La mattina dell’espulsione Mohammed Sulaiman Abu Qabbash, padre di cinque figli, li ha accompagnati in una vicina comunità ed è corso indietro nel tentativo di proteggere le tende e le pecore. Il trentacinquenne è andato avanti e indietro controllando ansiosamente la zona. Ha aspettato che i soldati israeliani arrivassero e lo buttassero fuori.

Nei prossimi tre giorni dormiremo all’aperto. Non abbiamo alternative, non possiamo opporci a una potenza simile,” ha detto Mohammed a Middle East Eye.

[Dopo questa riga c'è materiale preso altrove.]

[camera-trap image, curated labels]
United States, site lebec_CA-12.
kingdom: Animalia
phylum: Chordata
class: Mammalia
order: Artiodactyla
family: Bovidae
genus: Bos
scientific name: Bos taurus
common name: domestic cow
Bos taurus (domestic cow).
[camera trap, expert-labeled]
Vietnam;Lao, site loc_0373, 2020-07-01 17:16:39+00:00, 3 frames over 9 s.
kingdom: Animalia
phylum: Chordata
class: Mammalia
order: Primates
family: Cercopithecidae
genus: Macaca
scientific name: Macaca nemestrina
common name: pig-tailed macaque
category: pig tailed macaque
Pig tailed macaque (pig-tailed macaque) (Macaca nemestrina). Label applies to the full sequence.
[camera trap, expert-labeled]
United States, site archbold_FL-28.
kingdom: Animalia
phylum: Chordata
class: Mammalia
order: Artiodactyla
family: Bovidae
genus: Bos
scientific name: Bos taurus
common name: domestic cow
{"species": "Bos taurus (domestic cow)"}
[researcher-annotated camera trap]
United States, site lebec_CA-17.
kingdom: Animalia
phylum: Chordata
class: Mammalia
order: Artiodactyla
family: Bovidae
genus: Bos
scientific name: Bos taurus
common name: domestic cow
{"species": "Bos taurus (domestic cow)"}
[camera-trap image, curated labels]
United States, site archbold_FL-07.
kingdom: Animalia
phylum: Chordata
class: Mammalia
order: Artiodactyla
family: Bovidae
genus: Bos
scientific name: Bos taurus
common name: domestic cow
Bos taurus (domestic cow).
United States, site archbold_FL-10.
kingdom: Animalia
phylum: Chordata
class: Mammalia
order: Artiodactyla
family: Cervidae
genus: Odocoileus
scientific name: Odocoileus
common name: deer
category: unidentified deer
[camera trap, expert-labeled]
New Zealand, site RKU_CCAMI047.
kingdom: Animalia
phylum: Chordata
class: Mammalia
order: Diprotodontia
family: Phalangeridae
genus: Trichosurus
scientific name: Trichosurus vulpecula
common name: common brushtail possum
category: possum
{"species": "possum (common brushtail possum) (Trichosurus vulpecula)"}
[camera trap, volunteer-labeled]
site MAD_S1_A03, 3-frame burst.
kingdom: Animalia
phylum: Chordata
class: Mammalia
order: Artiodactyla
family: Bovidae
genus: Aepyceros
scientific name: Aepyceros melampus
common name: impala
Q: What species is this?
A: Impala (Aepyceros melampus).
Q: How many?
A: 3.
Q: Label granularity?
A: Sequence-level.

Se la comunità rifiuta di andarsene quando gli viene ordinato rischia l’espulsione con la forza, l’esproprio delle greggi e una multa retroattiva.

In base alle leggi internazionali cacciare dalle proprie case gli abitanti di un territorio occupato è considerato trasferimento forzato di persone protette, il che costituisce un crimine di guerra. Ma gli abitanti delle comunità palestinesi nella Valle del Giordano conoscono bene tali devastanti politiche israeliane.

La valle, una striscia di terra fertile che corre a ovest lungo il fiume Giordano, è abitata da circa 65.000 palestinesi.

Dal 1967, quando l’esercito israeliano ha occupato la Cisgiordania, Israele ha trasferito almeno 11.000 suoi cittadini ebrei nella Valle del Giordano. Alcune delle colonie in cui vivono sono state interamente costruite su terre palestinesi di proprietà privata.

Da quando è iniziata l’occupazione, circa il 46% della Valle del Giordano è stata dichiarata dall’esercito israeliano zona militare proibita.

Circa 6.200 palestinesi risiedono in 38 comunità in luoghi destinati a usi militari e devono ottenere un permesso delle autorità israeliane per entrare e vivere nelle loro comunità.

In violazione del diritto internazionale l’esercito israeliano non solo scaccia regolarmente in modo temporaneo le comunità, ma a volte demolisce anche case e infrastrutture.

Oltre a subire espulsioni temporanee, le famiglie palestinesi che vi vivono devono affrontare una miriade di limitazioni nell’accesso a risorse e servizi. Nel contempo la confisca di terre da parte di Israele ha espropriato risorse naturali a favore dei coloni.

Vivere la Nakba

Il digiuno durante l’espulsione e le temperature che hanno raggiunto i 40° hanno raddoppiato le difficoltà di questo Ramadan, dice Khadija Abu Qabbash mentre si prepara ad andarsene. La donna incinta, madre di cinque figli, la mattina ha lavato a mano una pila di vestiti. La sua figlia di 15 anni, Deema, l’ha aiutata a stendere in gran fretta i panni ad asciugare prima che arrivassero i soldati israeliani.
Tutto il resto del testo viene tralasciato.